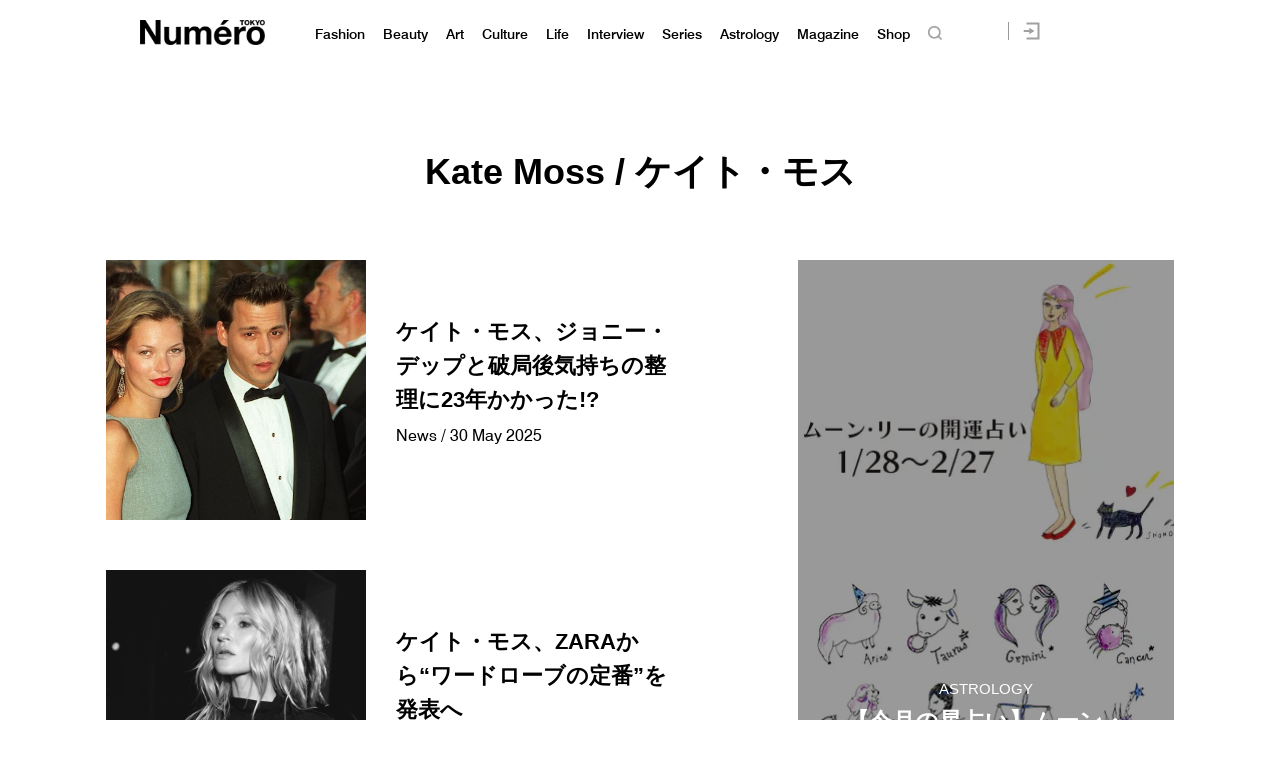

--- FILE ---
content_type: text/javascript;charset=utf-8
request_url: https://p1cluster.cxense.com/p1.js
body_size: 99
content:
cX.library.onP1('y1q5btdk90cf2cfu7jtq4m2sw');


--- FILE ---
content_type: application/javascript; charset=utf-8
request_url: https://fundingchoicesmessages.google.com/f/AGSKWxXN-uebK92bPrfwbv5tpiXKByQnDL6AmrHhjDZzfdl3ebuO0XOH_0U3eacuCYTH7m6LIt5innNsmUl3VznbKphg565N9DIgqSy-CvcYfnijbH5UiQ-gngppL2-b0uRVx2q2N6B_GEwdPQoOdzQ6VV9eN7fCcy3n5mes-jEVPYz3_UQXfLvi_Ano_jPZ/__header_ad..468x60//adverfisement2./ad/add_/ads/ad-
body_size: -1285
content:
window['112e6184-60b5-4d65-8a25-da08ed33384f'] = true;

--- FILE ---
content_type: application/javascript; charset=utf-8
request_url: https://fundingchoicesmessages.google.com/f/AGSKWxUigUjKFeq_6SJoJxp1DC3pGiJfVlg-Ag12ELjoDDPUHqYzpP7fSyu9rfFgNL5KBsC6HBmnXUNzy3qHmddSiz-5NtRNQJWLGhM3-3X-DoN851RyvtKTHpx-E2BdP57vp5nn6flJbg==?fccs=W251bGwsbnVsbCxudWxsLG51bGwsbnVsbCxudWxsLFsxNzY5ODE5Mjg3LDk0NzAwMDAwMF0sbnVsbCxudWxsLG51bGwsW251bGwsWzcsOSw2XSxudWxsLDIsbnVsbCwiZW4iLG51bGwsbnVsbCxudWxsLG51bGwsbnVsbCwxXSwiaHR0cHM6Ly9udW1lcm8uanAvdGFnL2thdGVtb3NzLyIsbnVsbCxbWzgsIkZmMFJHSFR1bjhJIl0sWzksImVuLVVTIl0sWzE5LCIyIl0sWzE3LCJbMF0iXSxbMjQsIiJdLFsyOSwiZmFsc2UiXV1d
body_size: 217
content:
if (typeof __googlefc.fcKernelManager.run === 'function') {"use strict";this.default_ContributorServingResponseClientJs=this.default_ContributorServingResponseClientJs||{};(function(_){var window=this;
try{
var rp=function(a){this.A=_.t(a)};_.u(rp,_.J);var sp=function(a){this.A=_.t(a)};_.u(sp,_.J);sp.prototype.getWhitelistStatus=function(){return _.F(this,2)};var tp=function(a){this.A=_.t(a)};_.u(tp,_.J);var up=_.ed(tp),vp=function(a,b,c){this.B=a;this.j=_.A(b,rp,1);this.l=_.A(b,_.Qk,3);this.F=_.A(b,sp,4);a=this.B.location.hostname;this.D=_.Fg(this.j,2)&&_.O(this.j,2)!==""?_.O(this.j,2):a;a=new _.Qg(_.Rk(this.l));this.C=new _.eh(_.q.document,this.D,a);this.console=null;this.o=new _.np(this.B,c,a)};
vp.prototype.run=function(){if(_.O(this.j,3)){var a=this.C,b=_.O(this.j,3),c=_.gh(a),d=new _.Wg;b=_.hg(d,1,b);c=_.C(c,1,b);_.kh(a,c)}else _.hh(this.C,"FCNEC");_.pp(this.o,_.A(this.l,_.De,1),this.l.getDefaultConsentRevocationText(),this.l.getDefaultConsentRevocationCloseText(),this.l.getDefaultConsentRevocationAttestationText(),this.D);_.qp(this.o,_.F(this.F,1),this.F.getWhitelistStatus());var e;a=(e=this.B.googlefc)==null?void 0:e.__executeManualDeployment;a!==void 0&&typeof a==="function"&&_.Uo(this.o.G,
"manualDeploymentApi")};var wp=function(){};wp.prototype.run=function(a,b,c){var d;return _.v(function(e){d=up(b);(new vp(a,d,c)).run();return e.return({})})};_.Uk(7,new wp);
}catch(e){_._DumpException(e)}
}).call(this,this.default_ContributorServingResponseClientJs);
// Google Inc.

//# sourceURL=/_/mss/boq-content-ads-contributor/_/js/k=boq-content-ads-contributor.ContributorServingResponseClientJs.en_US.Ff0RGHTun8I.es5.O/d=1/exm=ad_blocking_detection_executable,kernel_loader,loader_js_executable,web_iab_tcf_v2_signal_executable/ed=1/rs=AJlcJMwj_NGSDs7Ec5ZJCmcGmg-e8qljdw/m=cookie_refresh_executable
__googlefc.fcKernelManager.run('\x5b\x5b\x5b7,\x22\x5b\x5bnull,\\\x22numero.jp\\\x22,\\\x22AKsRol9ITSDDeNcA8BV82QoPzCg0BbiDgLLGuXb6j0RFhxX9hmO-2F8ot_VLEwqxIKZVISZqa6wDMsiM3JmkS4xEOJKYlbbZtAu-4Mpvt7iIiZhMmuFy2GcCRirH25OMJY_A_cX0UzSyGs0NkBVwztMGBe0MxSnN_w\\\\u003d\\\\u003d\\\x22\x5d,null,\x5b\x5bnull,null,null,\\\x22https:\/\/fundingchoicesmessages.google.com\/f\/AGSKWxUQtk-vPgvfDdKkM52X-YO3p71eORAwPsxhQca0RK__gd_hiEL4C9tvMqXpNXNmKCnLp4kbY2Z0fgUh79iRw_h_hD4hy_H_XQNj7acNREmBZE_-gwiZ5co9IJW4CiEnkmgOmpVvLA\\\\u003d\\\\u003d\\\x22\x5d,null,null,\x5bnull,null,null,\\\x22https:\/\/fundingchoicesmessages.google.com\/el\/AGSKWxX63V_-ijWpZZCg9WeNOT0wO1tN3HhjWJcRq3QWhvHiOozuEUIRFS4I06wSaZb6wtwaBLV9hXOm_Mlrq6XeTpRxN61zQjBHY_7TiZDboupChgXmRGCt6SXDzZo6JUjImAetonToBQ\\\\u003d\\\\u003d\\\x22\x5d,null,\x5bnull,\x5b7,9,6\x5d,null,2,null,\\\x22en\\\x22,null,null,null,null,null,1\x5d,null,\\\x22Privacy and cookie settings\\\x22,\\\x22Close\\\x22,null,null,null,\\\x22Managed by Google. Complies with IAB TCF. CMP ID: 300\\\x22\x5d,\x5b3,1\x5d\x5d\x22\x5d\x5d,\x5bnull,null,null,\x22https:\/\/fundingchoicesmessages.google.com\/f\/AGSKWxUZel_I63lZOaDvZ_M-IGhrF2qJUZ83MeAeG2wZ_2AwkE_UrLfLbWHDV-1UpzfvBMp6bt4zEmLGZLbDxj2cRUUEXL0ULk-8-kcHN-uZoA6_FuapEuVmC37HmPJb97oiG-4F7r98Uw\\u003d\\u003d\x22\x5d\x5d');}

--- FILE ---
content_type: text/javascript;charset=utf-8
request_url: https://id.cxense.com/public/user/id?json=%7B%22identities%22%3A%5B%7B%22type%22%3A%22ckp%22%2C%22id%22%3A%22ml1kpfaornfgvnae%22%7D%2C%7B%22type%22%3A%22lst%22%2C%22id%22%3A%22y1q5btdk90cf2cfu7jtq4m2sw%22%7D%2C%7B%22type%22%3A%22cst%22%2C%22id%22%3A%22y1q5btdk90cf2cfu7jtq4m2sw%22%7D%5D%7D&callback=cXJsonpCB2
body_size: 189
content:
/**/
cXJsonpCB2({"httpStatus":200,"response":{"userId":"cx:2c62zj672vlt13g1s574xvptdm:28ljgrm03t8it","newUser":true}})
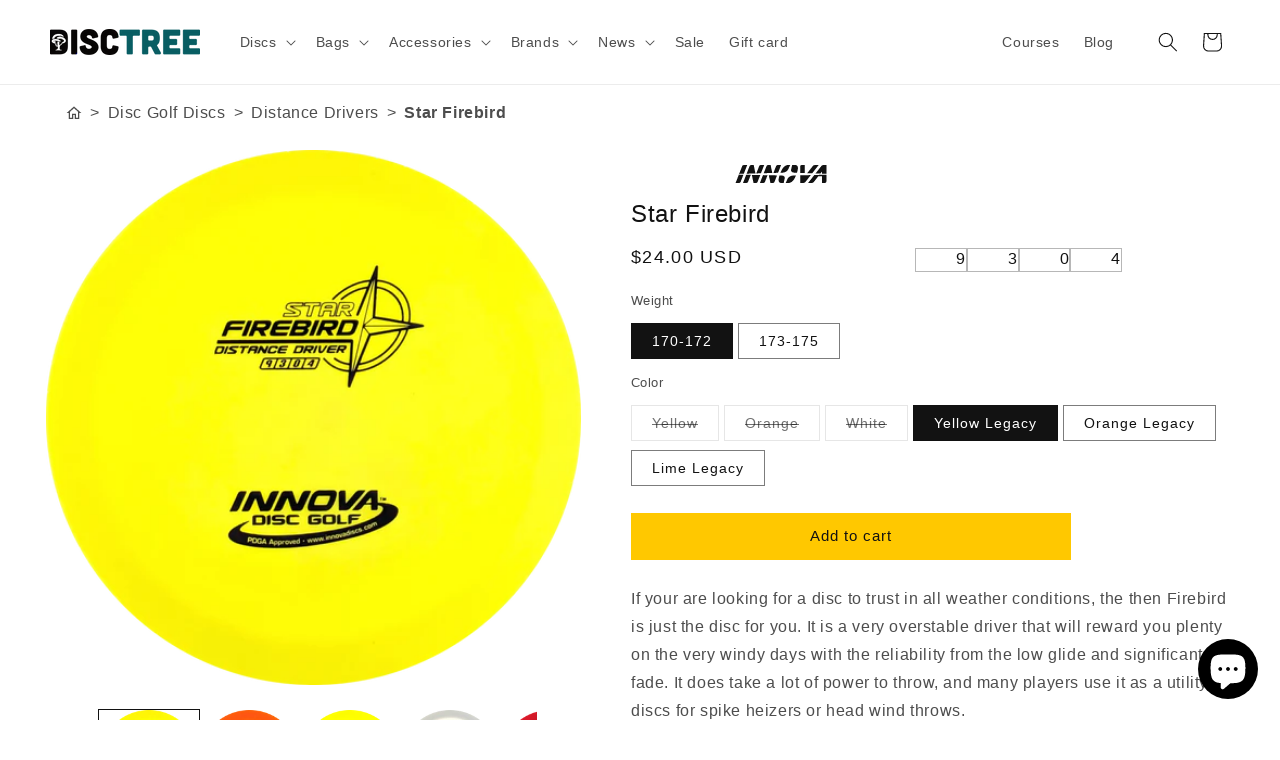

--- FILE ---
content_type: application/javascript; charset=utf-8
request_url: https://cdn.jsdelivr.net/npm/@shoelace-style/shoelace@2.19.1/cdn/chunks/chunk.GTVTEIBN.js
body_size: -37
content:
import {
  LocalizeController
} from "./chunk.2SU6QBUU.js";
import {
  ShoelaceElement,
  n
} from "./chunk.I3G2R3VD.js";
import {
  x
} from "./chunk.OOP2EFQH.js";
import {
  __decorateClass
} from "./chunk.W27M6RDR.js";

// src/components/format-date/format-date.component.ts
var SlFormatDate = class extends ShoelaceElement {
  constructor() {
    super(...arguments);
    this.localize = new LocalizeController(this);
    this.date = /* @__PURE__ */ new Date();
    this.hourFormat = "auto";
  }
  render() {
    const date = new Date(this.date);
    const hour12 = this.hourFormat === "auto" ? void 0 : this.hourFormat === "12";
    if (isNaN(date.getMilliseconds())) {
      return void 0;
    }
    return x`
      <time datetime=${date.toISOString()}>
        ${this.localize.date(date, {
      weekday: this.weekday,
      era: this.era,
      year: this.year,
      month: this.month,
      day: this.day,
      hour: this.hour,
      minute: this.minute,
      second: this.second,
      timeZoneName: this.timeZoneName,
      timeZone: this.timeZone,
      hour12
    })}
      </time>
    `;
  }
};
__decorateClass([
  n()
], SlFormatDate.prototype, "date", 2);
__decorateClass([
  n()
], SlFormatDate.prototype, "weekday", 2);
__decorateClass([
  n()
], SlFormatDate.prototype, "era", 2);
__decorateClass([
  n()
], SlFormatDate.prototype, "year", 2);
__decorateClass([
  n()
], SlFormatDate.prototype, "month", 2);
__decorateClass([
  n()
], SlFormatDate.prototype, "day", 2);
__decorateClass([
  n()
], SlFormatDate.prototype, "hour", 2);
__decorateClass([
  n()
], SlFormatDate.prototype, "minute", 2);
__decorateClass([
  n()
], SlFormatDate.prototype, "second", 2);
__decorateClass([
  n({ attribute: "time-zone-name" })
], SlFormatDate.prototype, "timeZoneName", 2);
__decorateClass([
  n({ attribute: "time-zone" })
], SlFormatDate.prototype, "timeZone", 2);
__decorateClass([
  n({ attribute: "hour-format" })
], SlFormatDate.prototype, "hourFormat", 2);

export {
  SlFormatDate
};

::::

**REQUIRED WORK**
Copy out every line from the records that has the word "attribute".

**TASK RESPONSE**
  n({ attribute: "time-zone-name" })
  n({ attribute: "time-zone" })
  n({ attribute: "hour-format" })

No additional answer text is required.